Personal Injury
Proposal to scrap advertising by 'no win no fee' merchants

18th August - If Lord Young of Graffham wants no more cringeworthy sleek adverts and perhaps even a ban on referral fees. If he gets his way the repercussions could be huge..
Lord Young of Graffham – commissioned by David Cameron to investigate health and safety laws and the compensation culture may demand an end of the business model whereby claims are harvested through advertising by 'no win no fee' farmers. These companies are usually claims management companies but can be law firms. The industry is worth £400m.

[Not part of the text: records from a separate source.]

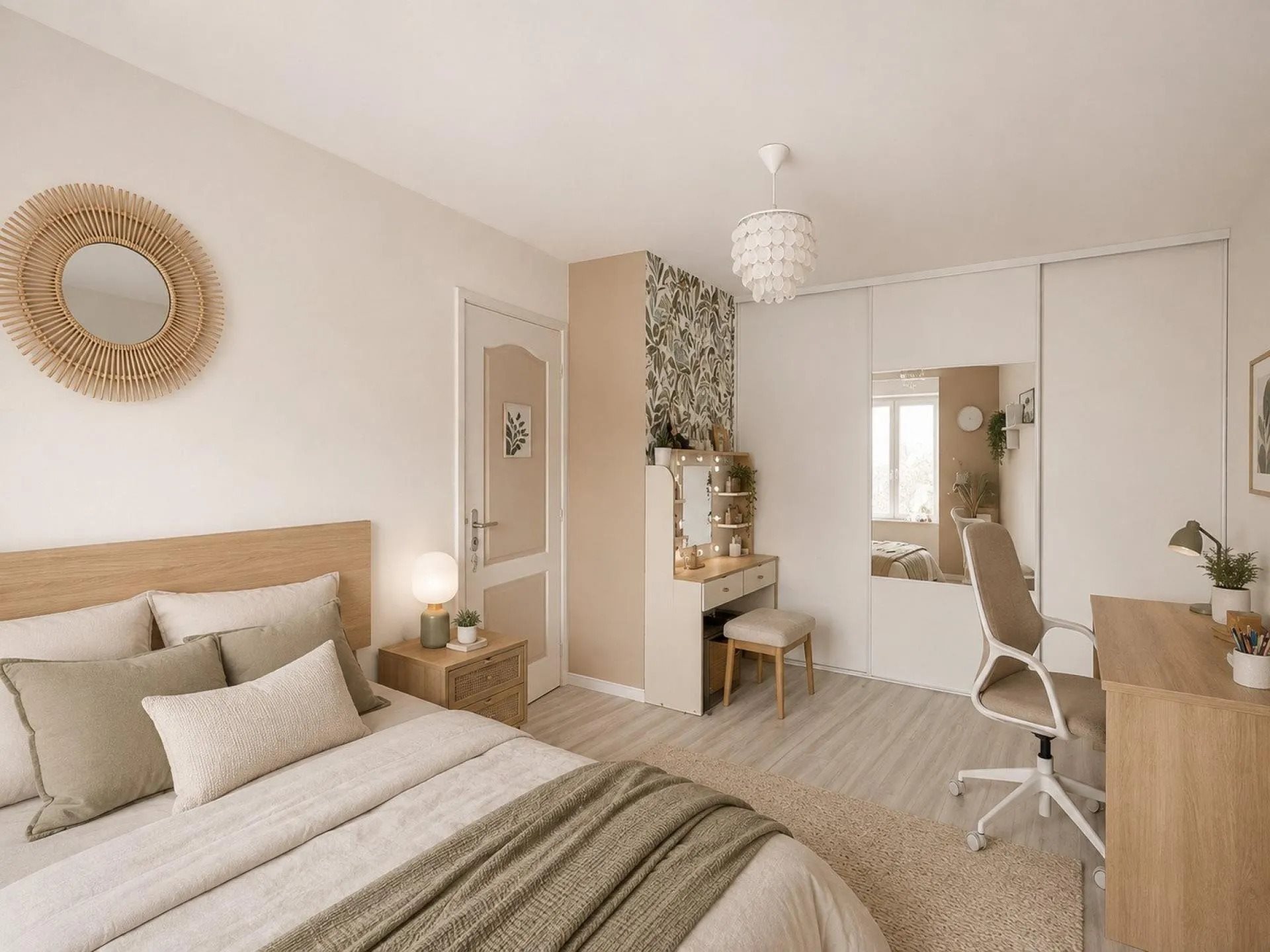 Maison à vendre, 146m², Flavigny-sur-Moselle
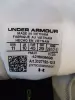 Кроссовки Under Armour Infinite Pro,новые,муж.р.45 - Вся Беларусь - 240281 - Доска объявлений Kupika.by - Фото 8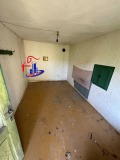 Продава КЪЩА, област Шумен, с. Ивански • 30000 € • 62670931 — Holmes.bg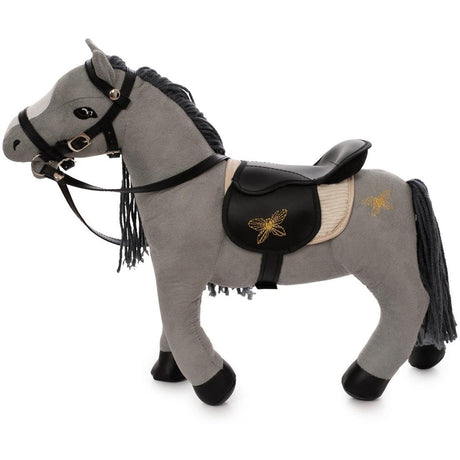 by Astrup Riding equipment for 30 cm horse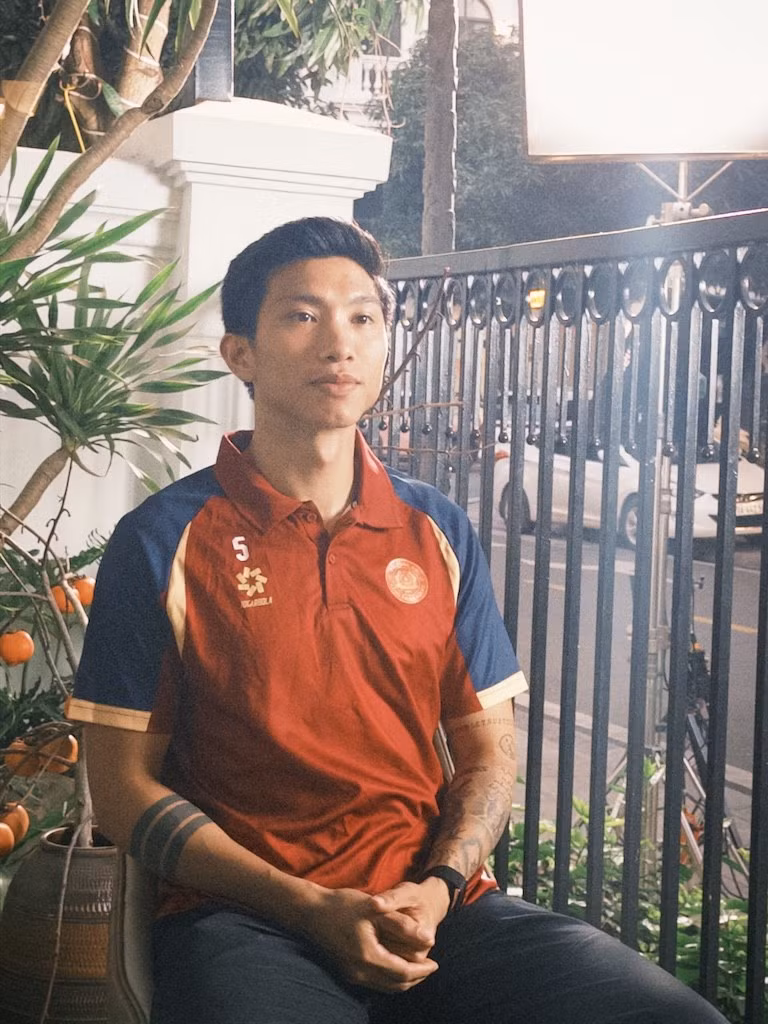 cau-thu-doan-van-hau.jpg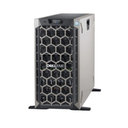 (Refurbished) Dell EMC PowerEdge T640 Tower Server (2xXP8168.768GB.6x1.92TB)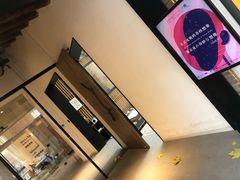 -boundaries籬苑(瑞光创意工厂-贰号院店)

The dichotomy is as follows, these are unnecessary costs that inflate the value of lawyers' fees and ultimately drive up insurance premiums, as it is liability insurers who pay them. From another, they are marketing costs that lawyers would incur anyway.
Young's anti-CMC rhetoric has been strong and he could also attempt to reinstate the ban on these so-called referral fees, which was lifted by the Law Society in 2004. In doing so, he would echo Lord Justice Jackson's recommendations earlier this year on reducing the cost of litigation (a report Young has publicly supported). But announcing the way forward on Jackson last month, the justice minister Jonathan Djanogly specifically excluded a decision on referral fees pending advice from the Legal Services Board (LSB), the super-regulator which is currently examining the issue.
The Guardian reports today that in papers released under the Freedom of Information Act released today, the LSB's view is tha the evidence does not provide a case to ban but this is subject to a review next month.